COLUMBUS — Clay Martin’s third trip to the OHSAA Div. III track and field championships produced a second consecutive appearance on the podium, but this time around the medal hanging from his neck was state runner-up silver.
The Colonel Crawford senior distance specialist claimed second place in a highly competitive 800-meter run on Saturday at Jesse Owens Memorial Stadium in Columbus. A strong kick down the final stretch ensured that Martin would end his stellar career with hardware in hand. He finished the race with a time of 1:56.43.
“Oh, it’s a heck of an experience,” Martin said after receiving his medal. “I wasn’t seeded real well going into the regionals in the 800. It just feels good to come here and put second down on it.”
About an hour before the race, Eagles coach Preston Foy said if Martin could run the event in 1 minute and 55 seconds, he would give himself a chance to win the race. Talk about prophetic words.
Martin won both the 800-meter and 1,600-meter championships at the Div. III regional in Tiffin the previous weekend.

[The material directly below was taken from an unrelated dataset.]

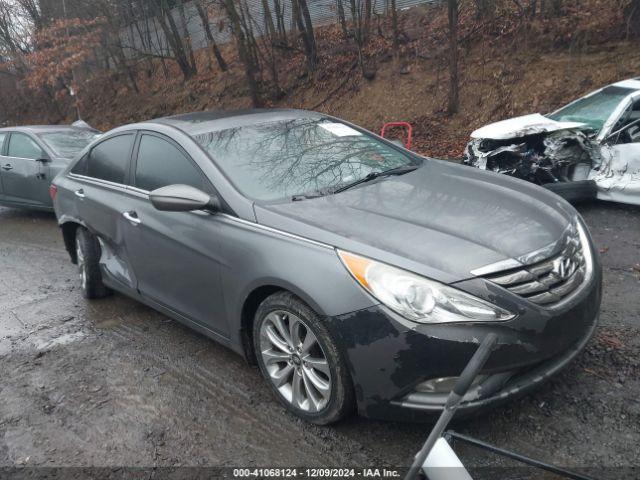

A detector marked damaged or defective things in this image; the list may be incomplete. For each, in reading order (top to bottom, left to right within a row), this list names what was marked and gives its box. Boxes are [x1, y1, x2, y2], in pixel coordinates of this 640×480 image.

crashed white car [464, 78, 640, 204]
white damaged car [464, 78, 640, 204]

He said the decision to compete in just one event at the state meet was made after he and his coaches had the chance to look at the times of other athletes entered in both events.
“We saw the times and figured I could either choose one race and do good in it, or try both and do mediocre,” Martin said. “I was seeded pretty well in the 800, so I decided to go for that. I felt really confident. I knew I had one of the faster times and just wanted to see what I could do.”
Columbus Academy’s Logan Baker won the 800, posting a time of 1:54.02. The junior exploded from the middle of the pack to take the lead midway through the first lap of the race and held on to win. Martin said despite Baker’s big move, he stayed true to his gameplan, which proved to be the correct decision.
“My plan was to stick with the leaders as close as I can and then on the last lap try to do some damage,” Martin said.
Martin and Adam Price from Tuscarawas Central Catholic ran nearly shoulder-to-shoulder for much of the race, but Martin’s superior kick allowed him to pull away from Price on the final straightaway.
“I knew I had the foot speed,” Martin said. “I just wanted to stick with him for as long as I could and then take him at the end.”
Martin placed eighth in the 1,600 meters at the 2014 OHSAA meet and was part of the Eagles 4×800 relay squad that came in 10th place in 2013. He was also a key fixture on the Colonel Crawford cross country squad that finished eighth at the 2014 OHSAA meet. Martin was the Eagles top placer at the cross country championships, finishing 27th.
Colonel Crawford freshman Chad Johnson was also a member of the cross country squad and he placed 33rd at the state meet last fall.
Johnson’s magnificent rookie campaign at the varsity level ended Saturday with him standing on the podium at Jesse Owens Memorial Stadium.
A strong performance in the second mile of the 3,200-meter run saw Johnson push past more than half of the field to claim seventh place in his first OHSAA track and field state meet. He finished with a time of 9:32.6, smashing his previous personal record by 11 seconds.
“I was just hoping to break 9:40,” Johnson said. “I broke 9:40 all right!”
Johnson hung around at the back of the field for the first mile of the race, then slowly reeled in runner after runner in the third half-mile segment. With one lap to go, he was in 10th place and then ran the final 400 meters in an incredible 1:04.09 to outpace three other runners and earn his place on the podium.
“It’s state, people are going out 4:40, under 4:40, and then they just all fall back,” Johnson said. “I was feeling really confident. People just started coming back to me.”
Tristan Dahmen of Maplewood won the 3,200 state title, finishing in 9:16.99. He outkicked Logan Smith from Mineral Ridge, who posted a time of 9:18.16 to earn the runner-up medal.
Johnson reflected on the success of his freshman season, expressing a measure of disbelief at how well he has performed.
“I had no clue this was gonna happen,” Johnson beamed. “There was talk of going to state for cross country. After my first meet at cross country, it was like, ‘Yeah, we’re going.’ I had a little idea that maybe I could make it to state in track. I wanted to run a 9:50, and, wow, I did 9:32. It’s still shocking.”